These are some of the conclusions drawn by an interdisciplinary team of scientists from Goethe University Frankfurt’s Institute of Geosciences, the company ReefTech Inc., the GEOMAR Helmholtz Center of Ocean Research, the University of Ottawa’s Department of Earth and Environmental Sciences, and the GSI Helmholtz Center of Heavy Ion Research. Their findings are based on an examination of 22 drill cores collected from the Belize barrier reef and atolls, the largest reef system in the Atlantic Ocean, which focused on identifying and dating coral growth and accretion rates over the past 9,000 years.
Professor Eberhard Gischler, head of the biosedimentology working group at Goethe University Frankfurt’s Institute of Geosciences, and other scientists reexamined the specimens Gischler and Dr. J. Harold Hudson, Miami, USA, had collected between 1995 and 2002. Studying the drill cores—which taken together measure a total of 215 meters—“enables us to develop both detailed and systematic reconstructions of the environmental conditions that prevailed during the Holocene, based on which previous ecological and environmental conditions can be reconstructed, allowing us to determine whether the current coral and coral reef declines are in fact unprecedented,” Gischler says.
Pooling their expertise, they identified and dated 127 coral fragments using radioisotope methods, and statistically analyzed the changes in coral community structure over time based on more than 1,100 fossil corals. Radioisotope dating allows scientists to determine the age of a material by referring to the decay rates of radioactive samples present in the sample.
Having dated the corals, the team then identified the distances between them in the drill cores to estimate their growth rates. “Our data show that coral accretion rates in Belize decreased during the Holocene. While at 3.36 millimeters per year, the average accretion rates of reef margins are in the same range as other regions in the western Atlantic, they are somewhat lower than those in the Indo-Pacific.” This has both an important impact on the future of tropical island-nations especially, which are either based on or protected by coral reef structure and is also interesting in the context of climate change, Gischler explains. “The growth rates are at the lower end of the United Nations' Intergovernmental Panel on Climate Change’s (IPCC) predictions of future sea-level rise until 2100.”
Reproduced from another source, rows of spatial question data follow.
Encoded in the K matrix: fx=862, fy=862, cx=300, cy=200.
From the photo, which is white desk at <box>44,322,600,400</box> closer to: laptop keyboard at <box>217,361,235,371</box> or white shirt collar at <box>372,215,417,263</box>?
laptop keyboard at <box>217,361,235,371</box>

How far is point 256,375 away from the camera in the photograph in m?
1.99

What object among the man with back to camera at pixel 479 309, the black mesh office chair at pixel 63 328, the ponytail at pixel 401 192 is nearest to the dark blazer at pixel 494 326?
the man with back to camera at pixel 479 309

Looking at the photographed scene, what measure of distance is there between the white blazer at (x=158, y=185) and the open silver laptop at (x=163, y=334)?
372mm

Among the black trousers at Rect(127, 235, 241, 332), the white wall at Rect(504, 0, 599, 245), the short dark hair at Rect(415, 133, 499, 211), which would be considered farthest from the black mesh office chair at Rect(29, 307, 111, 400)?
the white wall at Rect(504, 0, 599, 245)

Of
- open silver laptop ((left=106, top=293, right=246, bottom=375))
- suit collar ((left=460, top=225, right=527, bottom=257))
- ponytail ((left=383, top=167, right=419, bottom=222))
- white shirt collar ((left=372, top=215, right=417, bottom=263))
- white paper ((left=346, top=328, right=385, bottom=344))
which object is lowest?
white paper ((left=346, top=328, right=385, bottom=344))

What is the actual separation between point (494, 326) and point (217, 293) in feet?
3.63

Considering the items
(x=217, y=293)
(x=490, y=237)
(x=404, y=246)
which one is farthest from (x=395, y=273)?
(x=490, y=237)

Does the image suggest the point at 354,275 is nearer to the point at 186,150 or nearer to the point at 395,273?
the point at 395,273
The research confirms the drastic decline in live coral in the Caribbean, where many reefs are no longer dominated by corals, but fleshy algae as well as weedy, generalistic taxa. Looking at the evolution over time, Gischler and his colleagues found that stress-tolerant, reef-building corals predominate in the older sections. “At the base of our cores, directly overlying Pleistocene reef limestone, Pseudodiploria brain corals and Orbicella star corals are most common, illustrating that members of the stress-tolerant taxa are clearly dominating,” Gischler explains. Once the reef pedestal was fully inundated and environmental conditions improved, however, the abundance of this type of coral decreased.
The study’s authors point out that the shift from stony corals to fleshy algae and from common reef-builders to weedy taxa underlines the increasing importance of fecundity for the coral community, a trait which it seems helps them cope with increasing environmental stress.
Pre-Anthropocene gaps in growth
Another interesting detail unearthed in the drill cores is the existence of three centennial-scale gaps in the fossil record of the fast-growing, competitive “elkhorn coral” Acropora palmata in Belize—about 2,000, 4,000, as well as 5,500–6,000 years before today. The first and last of the gaps coincide with the two Acropora gaps in the Virgin Islands and the wider Caribbean, the researchers say, and likely point to periods of higher temperatures and increased storm activity as well as lower nutrient supply as possible causes.
By contrast, the gap around 4,000 years before today coincides with a potential mass mortality of grazing echinoids in the region, which might have caused an increase in the abundance of fleshy algae during this time window. Another possible cause advanced by the study’s authors is that the mortality was connected to the so-called 4.2 k-event, thought to have resulted in mid-latitude drought in North America as well as elevated sea surface temperature in tropical oceans.